March 13, 2014 in Majors, perran helyes

BABYMETAL

Music coughs up some really weird things sometimes. Apparently they’ve been fairly well known in Japan for a few years now, but when the rest of the world recently noticed Babymetal more than a few eyebrows were raised. Put together by a talent agency as part of the Japanese “idol” culture, featuring a trio of girls who are currently between 14 and 16 who didn’t even know what metal was prior to the group being created, with a backing band who dress up in a variety of ridiculous costumes including what appears to be skeleton onesies, fusing metal with J-pop in a style they call “kawaii metal”, and putting as much emphasis on their choreography as their music, this surely isn’t a group that can be taken seriously. Is it? Even more waves were made by the company Babymetal has kept within the metal scene, being publicly endorsed by Trivium’s Matt Heafy among others, going as far as doing a photo-shoot with him, and even being joined on-stage by Taiwanese extreme metal gods Chthonic. Their self-titled debut album is finally out, largely containing a mix of the singles that have been released over the past couple of years, and the reality of what Babymetal presents is very surprising.

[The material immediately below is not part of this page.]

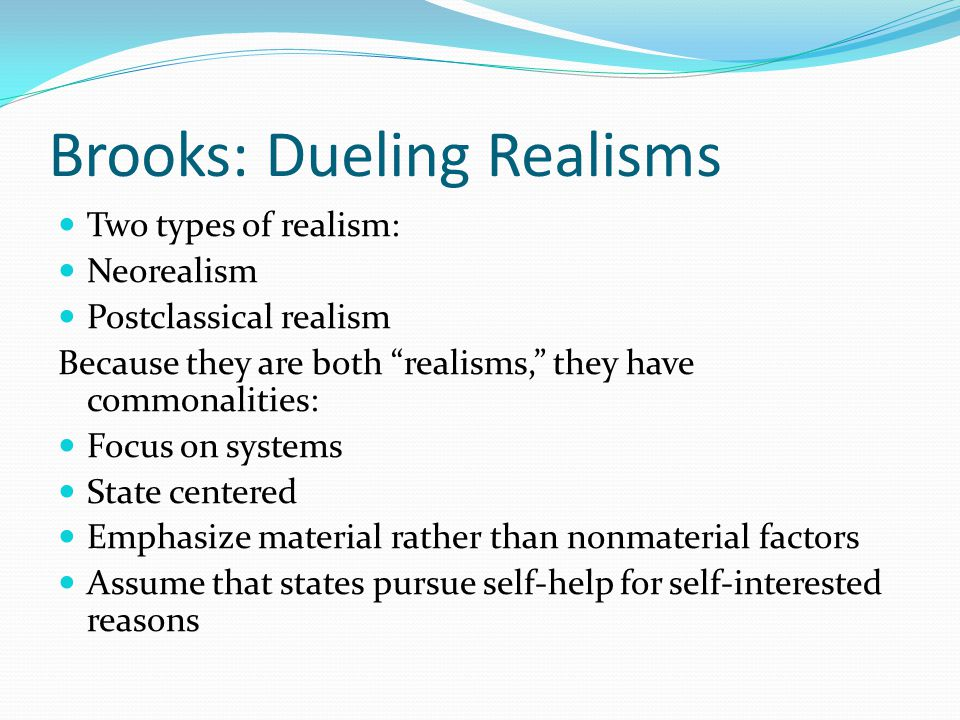 Brooks: Dueling Realisms Two types of realism: Neorealism Postclassical realism Because they are both realisms, they have commonalities: Focus on systems State centered Emphasize material rather than nonmaterial factors Assume that states pursue self-help for self-interested reasons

As already stated, musically this shouldn’t be anything genuinely credible, but against all odds, Babymetal has created an album with more than its fair share of good moments. Their mix of styles is rather disorienting. Opener Babymetal Death barely even features any of the girls’ vocals, and is mainly packed with thrashing melodeath-isms, a relentless start to an album that switches between styles in an almost random fashion. Some songs are more openly pop than others, like Ii ne! which is essentially just Japanese techno with some electric guitars thrown in, and even features a bizarre rap section (one of the moments of this album which doesn’t really work), and then there’s songs like Babymetal Death and Gimme Choco!! which are a lot heavier and more aggressive. Instrumentally this is a pretty good listen, the industrial grooves some of these songs have being both pummelling and infectious. Some tracks are weaker than others and can be skipped over, but the majority are actually quite good. There’s a fair few enjoyable guitar solos too like in Akatsuki. They have some resemblance musically to their countrymen Crossfaith, synths adding an extra bouncing energy to their metal. Vocally it’s a mixed bag, the pre-pubescent Japanese singing sometimes being a little bit irritating but often being actually very catchy, with the vocals becoming more acceptable with further listens. There are even death growls and screams here and there.

Lyrically it’s of course abysmal, songs varying from childish anti-bullying sentiments (Ijime, Dame, Zettai), to sucking up to parents so they buy lots of cute things (Onedari Daisakusen), to the self-explanatory Gimme Choco!!. The thing is though that’s certainly not good enough reason to slate this album, because anyone who expected anything more from a manufactured group consisting of teenage pop singers is insane, and the fact that the lyrics are all in Japanese means that to Western ears the lyrics aren’t a factor anyway. If anything it adds to their bizarre Japanese icon aesthetic. The song Megitsune meanwhile presents easily the highest point musically on the album, its intro including traditional Asian instruments in a fashion similar to Chthonic before jumping into the huge synth-laced main riff, as well as featuring an enormous chorus and even a breakdown which crushes some deathcore bands’ attempts.

This really should be horrible, a horrendously executed commercialized mess with no artistic merit and no reason to listen to it apart from the novelty value. Somehow though, in a bizarre twist, it’s not. Babymetal has its ups and downs, but for the most part it’s a catchy, fun, genre-schizophrenic and ultimately enjoyable slice of pop-metal. It makes recent efforts of bands like Issues seem all the more laughable as it shows that even something as un-metal as J-pop can be fused with heavy music to surprising effect, and as a totally surreal yet still tangibly satisfying experience, Babymetal is a group that have certainly defied expectations.